Essa narrativa, é claro, como disse antes, tem ares de apocalipse e distopia, mas ela também se parece muito com aquilo que foi nossa destruição no passado, nosso legado falho e frágil. Janet nos conta sobre 3 sonhos. Um sobre uma fábrica no futuro, que mata bebês. Outra sobre uma floresta cheia de escravos negros que se tornam jovens escravos brancos que então tentam correr e fugir – um sinal do colonialismo desfigurado e às inversas. Por fim, temos o sonho sobre uma perna amputada, deixada em uma casa de praia, seguida por uma canção que nos diz que a perna explodiu com uma bomba.

Essas são todas histórias de terror, trauma, guerra, opressão e perda. Nós estamos em luto, em pesar pelos erros causados e danos sofridos. O que, no final das contas, explica o nome da obra. Murder of Crows. Murder of Crows significa um coletivo, um bando, um grupo de corvos; mas também pode significar morte. Não só porque a palavra murder um inglês significa assassinato, e também não só porque a imagem mitológica do corvo está muito associada a do mensageiro da morte – algo complexo demais e permeando culturas demais para eu explorar aqui – mas também porque em um bando de corvos, quando um deles morre, o resto do grupo grasna por um grande tempo. É isso que isto é.

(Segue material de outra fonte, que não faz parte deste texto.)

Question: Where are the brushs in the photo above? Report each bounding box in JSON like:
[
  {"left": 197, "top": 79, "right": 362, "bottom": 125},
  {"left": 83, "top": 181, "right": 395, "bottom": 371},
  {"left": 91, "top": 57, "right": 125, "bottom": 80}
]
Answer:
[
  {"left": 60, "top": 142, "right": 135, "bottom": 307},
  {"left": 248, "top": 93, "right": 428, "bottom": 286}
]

Um lamentar audível da perda de uma parte que compõe o nosso todo.

A idéia de coletivo, do bando, da revoada, também está nessa presença dos grandes sons. Sim, eles não são maleáveis como os pequenos sons individuais, mas eles tem a força do conjunto. Eles te chamam para dentro do acontecimento, para o grupo, te conectando com as outras pessoas no ambiente e com a história que está sendo contada. O único momento em que eu cheguei verdadeiramente perto de sentar numa das cadeiras do centro foi assim, ouvindo uma grande coro musical, uma marcha russa, um canto de guerra.

E depois, finalmente, tudo acaba do jeito que começou. Com Janet cantando uma canção de ninar. O ninar cabe perfeitamente aqui, pois é a junção perfeita de tudo. Daquilo que é orgânico, suave e natural, de uma mamãe que sussurra para seu filho dormir; junto com aquilo que é claramente criação humana consciente,  como a letra dessa canção que foi criada especificamente para essa peça. A quietude dessa pequena voz cantando tem na verdade grande impacto emocional. Ela nos puxa para dentro com a naturalidade dO serenar e nos arrasta pra fora com o contexto da canção, com como esse ninar não é ninar comum, ele se mistura com o nosso conhecimento de canções populares do tipo e com o uso, em geral muito privado, que fazemos dela. Ela mistura interno e externo, orgânico e inorgânico, expectativa, realidade, entendimento e emoção.

Nós começamos a peça com passos e uma porta se abrindo – estávamos entrando em outro reino, um outro mundo feito de metade sonho – e nós terminamos indo dormir, como se o sono nos carregasse de volta para depois acordarmos no mundo normal. Foi tudo sonho, é só.